Dehydration of methanol and ethanol over silica-supported heteropoly acids in the gas phase: Surface-type versus bulk-type catalysis mechanism

Abstract Dehydration of MeOH to dimethyl ether and EtOH to diethyl ether and ethene was studied at the gas-solid interface in the presence of bulk and SiO2-supported Keggin heteropoly acids (HPAs) H3PW12O40 (PW) and H4SiW12O40 (SiW) as catalysts. The catalysts were prepared by HPA impregnation from water and MeOH. Their acid strength, texture and structural integrity was characterised using NH3 adsorption calorimetry, BET, XRD and DRIFT spectroscopy.
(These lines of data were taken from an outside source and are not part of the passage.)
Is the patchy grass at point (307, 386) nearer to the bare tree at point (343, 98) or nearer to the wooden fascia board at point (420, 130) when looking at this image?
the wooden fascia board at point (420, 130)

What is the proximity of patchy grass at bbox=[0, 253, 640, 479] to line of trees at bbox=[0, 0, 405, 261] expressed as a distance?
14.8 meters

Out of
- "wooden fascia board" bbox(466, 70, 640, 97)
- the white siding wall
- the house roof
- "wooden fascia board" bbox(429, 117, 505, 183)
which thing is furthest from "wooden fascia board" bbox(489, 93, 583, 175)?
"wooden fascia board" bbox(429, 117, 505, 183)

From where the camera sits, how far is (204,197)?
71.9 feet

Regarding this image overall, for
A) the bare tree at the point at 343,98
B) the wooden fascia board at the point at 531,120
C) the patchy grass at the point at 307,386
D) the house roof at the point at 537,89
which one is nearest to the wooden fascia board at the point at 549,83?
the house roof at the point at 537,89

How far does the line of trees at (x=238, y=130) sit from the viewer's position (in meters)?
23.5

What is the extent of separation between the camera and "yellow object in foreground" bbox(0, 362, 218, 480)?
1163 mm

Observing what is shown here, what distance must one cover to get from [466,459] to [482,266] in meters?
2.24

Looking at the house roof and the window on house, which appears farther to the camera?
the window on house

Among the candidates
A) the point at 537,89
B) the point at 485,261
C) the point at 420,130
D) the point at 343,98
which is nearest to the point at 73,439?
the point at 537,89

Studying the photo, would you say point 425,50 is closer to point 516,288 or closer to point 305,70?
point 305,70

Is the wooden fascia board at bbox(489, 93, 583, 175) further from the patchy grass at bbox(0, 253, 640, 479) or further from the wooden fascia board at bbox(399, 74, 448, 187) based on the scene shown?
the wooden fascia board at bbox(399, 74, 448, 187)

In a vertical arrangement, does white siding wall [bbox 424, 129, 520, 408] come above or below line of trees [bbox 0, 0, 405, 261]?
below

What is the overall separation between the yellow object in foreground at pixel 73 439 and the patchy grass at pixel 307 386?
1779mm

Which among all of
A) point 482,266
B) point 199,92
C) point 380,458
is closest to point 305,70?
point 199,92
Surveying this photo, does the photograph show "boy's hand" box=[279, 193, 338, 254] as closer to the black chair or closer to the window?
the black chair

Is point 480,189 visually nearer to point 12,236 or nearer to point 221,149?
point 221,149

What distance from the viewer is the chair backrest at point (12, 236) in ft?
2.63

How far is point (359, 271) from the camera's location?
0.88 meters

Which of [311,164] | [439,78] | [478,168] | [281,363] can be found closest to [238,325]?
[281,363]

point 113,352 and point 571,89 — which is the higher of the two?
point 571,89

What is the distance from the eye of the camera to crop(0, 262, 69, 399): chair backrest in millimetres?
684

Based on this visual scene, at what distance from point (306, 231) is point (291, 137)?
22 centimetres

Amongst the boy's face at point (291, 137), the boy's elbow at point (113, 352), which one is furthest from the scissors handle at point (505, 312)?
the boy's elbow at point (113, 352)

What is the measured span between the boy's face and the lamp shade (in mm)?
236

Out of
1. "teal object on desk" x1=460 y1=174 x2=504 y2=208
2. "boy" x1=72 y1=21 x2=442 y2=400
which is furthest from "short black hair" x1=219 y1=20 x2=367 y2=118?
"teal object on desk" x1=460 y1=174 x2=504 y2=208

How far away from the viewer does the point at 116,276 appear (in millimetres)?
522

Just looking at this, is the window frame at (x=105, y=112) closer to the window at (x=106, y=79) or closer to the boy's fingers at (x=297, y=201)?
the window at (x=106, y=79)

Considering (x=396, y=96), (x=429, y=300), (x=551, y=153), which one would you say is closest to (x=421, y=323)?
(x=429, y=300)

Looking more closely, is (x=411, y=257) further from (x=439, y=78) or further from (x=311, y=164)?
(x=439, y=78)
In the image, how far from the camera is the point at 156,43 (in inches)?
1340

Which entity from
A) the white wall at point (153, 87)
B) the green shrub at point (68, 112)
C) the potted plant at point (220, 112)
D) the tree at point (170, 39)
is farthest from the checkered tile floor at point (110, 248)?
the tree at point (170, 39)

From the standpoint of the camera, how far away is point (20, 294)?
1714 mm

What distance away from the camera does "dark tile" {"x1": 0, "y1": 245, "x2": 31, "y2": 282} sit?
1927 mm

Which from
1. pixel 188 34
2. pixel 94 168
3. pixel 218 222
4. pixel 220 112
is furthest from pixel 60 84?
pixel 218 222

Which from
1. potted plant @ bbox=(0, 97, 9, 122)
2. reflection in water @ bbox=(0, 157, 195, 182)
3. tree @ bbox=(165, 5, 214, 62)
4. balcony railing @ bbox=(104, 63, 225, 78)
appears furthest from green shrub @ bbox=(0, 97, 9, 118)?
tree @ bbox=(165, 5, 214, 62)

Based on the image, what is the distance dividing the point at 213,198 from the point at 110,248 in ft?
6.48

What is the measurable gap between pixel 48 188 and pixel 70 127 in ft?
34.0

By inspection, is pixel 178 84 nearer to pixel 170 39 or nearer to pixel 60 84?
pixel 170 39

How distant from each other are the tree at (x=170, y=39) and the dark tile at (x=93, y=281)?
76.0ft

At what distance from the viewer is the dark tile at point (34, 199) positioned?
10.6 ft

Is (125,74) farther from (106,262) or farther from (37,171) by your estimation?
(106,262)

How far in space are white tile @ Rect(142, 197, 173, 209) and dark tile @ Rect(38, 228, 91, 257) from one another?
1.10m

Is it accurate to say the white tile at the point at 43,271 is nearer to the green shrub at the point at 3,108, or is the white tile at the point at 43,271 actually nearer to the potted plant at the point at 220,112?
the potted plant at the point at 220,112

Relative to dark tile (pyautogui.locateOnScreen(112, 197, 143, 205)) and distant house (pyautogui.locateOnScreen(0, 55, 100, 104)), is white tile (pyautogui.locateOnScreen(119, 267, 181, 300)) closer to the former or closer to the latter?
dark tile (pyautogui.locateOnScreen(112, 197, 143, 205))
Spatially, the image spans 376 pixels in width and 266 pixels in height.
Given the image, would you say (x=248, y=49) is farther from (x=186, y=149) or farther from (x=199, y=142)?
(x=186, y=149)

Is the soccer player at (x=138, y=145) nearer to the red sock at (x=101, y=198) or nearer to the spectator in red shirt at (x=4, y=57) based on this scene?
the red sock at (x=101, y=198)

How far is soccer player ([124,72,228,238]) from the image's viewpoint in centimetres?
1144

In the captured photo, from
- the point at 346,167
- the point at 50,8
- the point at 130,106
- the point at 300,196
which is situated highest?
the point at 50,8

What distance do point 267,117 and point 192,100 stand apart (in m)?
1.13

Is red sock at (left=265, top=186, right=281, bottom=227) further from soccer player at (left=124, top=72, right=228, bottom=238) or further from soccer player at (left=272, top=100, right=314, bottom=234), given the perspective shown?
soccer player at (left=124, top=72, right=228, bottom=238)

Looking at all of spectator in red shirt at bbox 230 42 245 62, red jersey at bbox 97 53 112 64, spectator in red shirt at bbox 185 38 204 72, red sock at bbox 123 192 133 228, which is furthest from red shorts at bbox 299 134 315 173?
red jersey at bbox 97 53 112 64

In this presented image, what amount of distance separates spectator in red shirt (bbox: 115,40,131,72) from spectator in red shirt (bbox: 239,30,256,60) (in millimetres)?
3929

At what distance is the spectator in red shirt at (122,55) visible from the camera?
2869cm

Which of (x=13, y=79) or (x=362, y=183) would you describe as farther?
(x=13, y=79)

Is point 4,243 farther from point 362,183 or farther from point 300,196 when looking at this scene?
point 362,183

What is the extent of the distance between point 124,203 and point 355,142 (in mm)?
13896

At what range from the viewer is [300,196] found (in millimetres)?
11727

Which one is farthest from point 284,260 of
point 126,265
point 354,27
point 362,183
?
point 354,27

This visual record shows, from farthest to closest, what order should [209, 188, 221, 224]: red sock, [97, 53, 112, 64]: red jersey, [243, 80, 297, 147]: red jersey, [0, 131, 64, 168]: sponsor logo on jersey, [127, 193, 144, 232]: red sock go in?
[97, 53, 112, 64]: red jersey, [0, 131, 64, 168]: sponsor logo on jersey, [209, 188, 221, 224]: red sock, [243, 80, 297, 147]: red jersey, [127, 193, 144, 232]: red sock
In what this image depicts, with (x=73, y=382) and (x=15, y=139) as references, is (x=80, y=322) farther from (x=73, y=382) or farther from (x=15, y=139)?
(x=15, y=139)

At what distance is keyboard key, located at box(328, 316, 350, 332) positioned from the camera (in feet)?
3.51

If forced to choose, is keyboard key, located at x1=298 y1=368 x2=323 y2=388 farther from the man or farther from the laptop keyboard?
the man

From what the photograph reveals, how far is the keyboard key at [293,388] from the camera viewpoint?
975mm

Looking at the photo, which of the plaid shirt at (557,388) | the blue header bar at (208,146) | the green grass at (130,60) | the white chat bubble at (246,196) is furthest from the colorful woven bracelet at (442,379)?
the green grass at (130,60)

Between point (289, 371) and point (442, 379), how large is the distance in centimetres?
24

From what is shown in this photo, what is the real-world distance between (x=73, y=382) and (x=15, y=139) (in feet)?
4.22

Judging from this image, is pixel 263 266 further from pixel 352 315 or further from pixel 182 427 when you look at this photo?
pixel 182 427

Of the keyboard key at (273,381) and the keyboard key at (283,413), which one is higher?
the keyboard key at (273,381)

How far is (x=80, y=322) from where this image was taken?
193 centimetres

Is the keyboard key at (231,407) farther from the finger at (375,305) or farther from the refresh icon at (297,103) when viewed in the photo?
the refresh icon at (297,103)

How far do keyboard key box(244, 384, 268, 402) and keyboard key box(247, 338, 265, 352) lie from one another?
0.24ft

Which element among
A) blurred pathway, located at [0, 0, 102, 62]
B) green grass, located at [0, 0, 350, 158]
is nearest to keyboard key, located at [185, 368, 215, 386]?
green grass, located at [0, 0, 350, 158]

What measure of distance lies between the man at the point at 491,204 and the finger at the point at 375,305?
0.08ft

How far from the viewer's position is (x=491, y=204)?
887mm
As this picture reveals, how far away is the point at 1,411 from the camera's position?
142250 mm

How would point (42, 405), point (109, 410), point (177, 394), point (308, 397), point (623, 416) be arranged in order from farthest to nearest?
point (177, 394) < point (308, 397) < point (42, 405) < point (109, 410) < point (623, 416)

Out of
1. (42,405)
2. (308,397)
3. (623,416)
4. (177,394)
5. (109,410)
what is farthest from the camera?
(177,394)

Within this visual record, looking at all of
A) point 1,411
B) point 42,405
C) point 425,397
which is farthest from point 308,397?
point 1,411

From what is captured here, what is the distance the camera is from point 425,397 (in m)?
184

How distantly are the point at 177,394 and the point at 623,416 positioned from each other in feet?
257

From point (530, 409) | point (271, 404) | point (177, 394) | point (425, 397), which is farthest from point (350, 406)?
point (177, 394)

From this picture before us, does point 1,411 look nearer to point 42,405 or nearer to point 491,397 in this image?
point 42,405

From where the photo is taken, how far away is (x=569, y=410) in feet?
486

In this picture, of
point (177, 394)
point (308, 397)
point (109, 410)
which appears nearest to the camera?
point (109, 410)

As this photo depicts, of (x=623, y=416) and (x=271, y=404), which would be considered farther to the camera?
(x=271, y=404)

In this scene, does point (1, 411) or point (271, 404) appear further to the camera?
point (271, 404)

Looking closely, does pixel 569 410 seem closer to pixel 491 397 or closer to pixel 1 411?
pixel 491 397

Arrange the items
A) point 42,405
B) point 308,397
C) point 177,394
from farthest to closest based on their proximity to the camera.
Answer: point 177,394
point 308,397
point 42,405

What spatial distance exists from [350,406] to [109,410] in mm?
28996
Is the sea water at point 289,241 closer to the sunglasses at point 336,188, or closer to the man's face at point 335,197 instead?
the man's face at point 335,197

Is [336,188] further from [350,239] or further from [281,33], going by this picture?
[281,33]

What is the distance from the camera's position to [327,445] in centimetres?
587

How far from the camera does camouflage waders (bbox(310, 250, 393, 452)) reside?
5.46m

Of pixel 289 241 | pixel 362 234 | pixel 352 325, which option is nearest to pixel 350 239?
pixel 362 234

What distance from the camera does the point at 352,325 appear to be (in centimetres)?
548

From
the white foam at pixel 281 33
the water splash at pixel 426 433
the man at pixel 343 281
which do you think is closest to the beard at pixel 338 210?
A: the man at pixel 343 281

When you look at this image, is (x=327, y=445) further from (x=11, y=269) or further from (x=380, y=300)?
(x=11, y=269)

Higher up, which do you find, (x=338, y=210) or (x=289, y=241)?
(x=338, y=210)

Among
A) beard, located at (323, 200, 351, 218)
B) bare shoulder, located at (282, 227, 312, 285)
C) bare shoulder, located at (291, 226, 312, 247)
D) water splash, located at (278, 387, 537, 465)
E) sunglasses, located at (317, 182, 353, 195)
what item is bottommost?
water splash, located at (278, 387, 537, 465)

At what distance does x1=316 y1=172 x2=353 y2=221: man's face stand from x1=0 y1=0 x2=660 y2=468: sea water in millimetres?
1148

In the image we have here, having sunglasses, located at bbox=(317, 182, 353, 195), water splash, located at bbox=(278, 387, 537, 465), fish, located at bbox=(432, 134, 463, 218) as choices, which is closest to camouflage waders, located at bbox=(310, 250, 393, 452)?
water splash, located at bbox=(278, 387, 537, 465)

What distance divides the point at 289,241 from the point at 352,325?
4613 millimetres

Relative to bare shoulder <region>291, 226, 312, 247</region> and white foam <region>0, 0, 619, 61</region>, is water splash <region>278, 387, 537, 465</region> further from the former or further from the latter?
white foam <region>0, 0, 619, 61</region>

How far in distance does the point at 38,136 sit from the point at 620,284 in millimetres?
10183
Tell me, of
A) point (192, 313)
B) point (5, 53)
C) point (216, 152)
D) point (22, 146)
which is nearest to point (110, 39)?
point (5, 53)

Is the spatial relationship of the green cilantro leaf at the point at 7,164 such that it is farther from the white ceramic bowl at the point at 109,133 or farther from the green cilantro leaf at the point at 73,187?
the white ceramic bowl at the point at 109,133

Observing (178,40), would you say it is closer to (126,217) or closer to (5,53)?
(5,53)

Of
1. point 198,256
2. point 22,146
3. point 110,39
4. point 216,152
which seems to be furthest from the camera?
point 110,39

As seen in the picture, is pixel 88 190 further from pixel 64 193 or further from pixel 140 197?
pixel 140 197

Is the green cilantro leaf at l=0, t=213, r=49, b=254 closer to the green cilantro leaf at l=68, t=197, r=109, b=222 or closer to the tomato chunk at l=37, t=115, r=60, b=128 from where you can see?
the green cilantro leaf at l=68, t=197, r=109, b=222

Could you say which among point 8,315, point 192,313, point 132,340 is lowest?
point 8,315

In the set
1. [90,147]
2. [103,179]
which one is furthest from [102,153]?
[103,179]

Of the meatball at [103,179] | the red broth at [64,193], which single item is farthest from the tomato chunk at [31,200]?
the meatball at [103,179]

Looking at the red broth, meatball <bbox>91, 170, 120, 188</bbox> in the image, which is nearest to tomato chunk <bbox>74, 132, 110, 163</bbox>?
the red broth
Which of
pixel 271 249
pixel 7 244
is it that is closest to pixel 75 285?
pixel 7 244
The strength of acid sites in HPA/SiO2 catalysts increased monotonously with HPA loading. In the dehydration of MeOH and EtOH, the turnover reaction rate for PW catalysts was higher than for SiW catalysts in agreement with their acid strength. HPA catalysts prepared from water and MeOH had a very close acid strength and showed similar activities in alcohol dehydration. The steady-state catalyst activity was found to correlate with the density of catalyst proton surface sites rather than with the HPA loading. This indicates that alcohol dehydration occurred via a mechanism of surface-type HPA catalysis at the gas-solid interface rather than a bulk-type (pseudo-homogeneous) catalysis.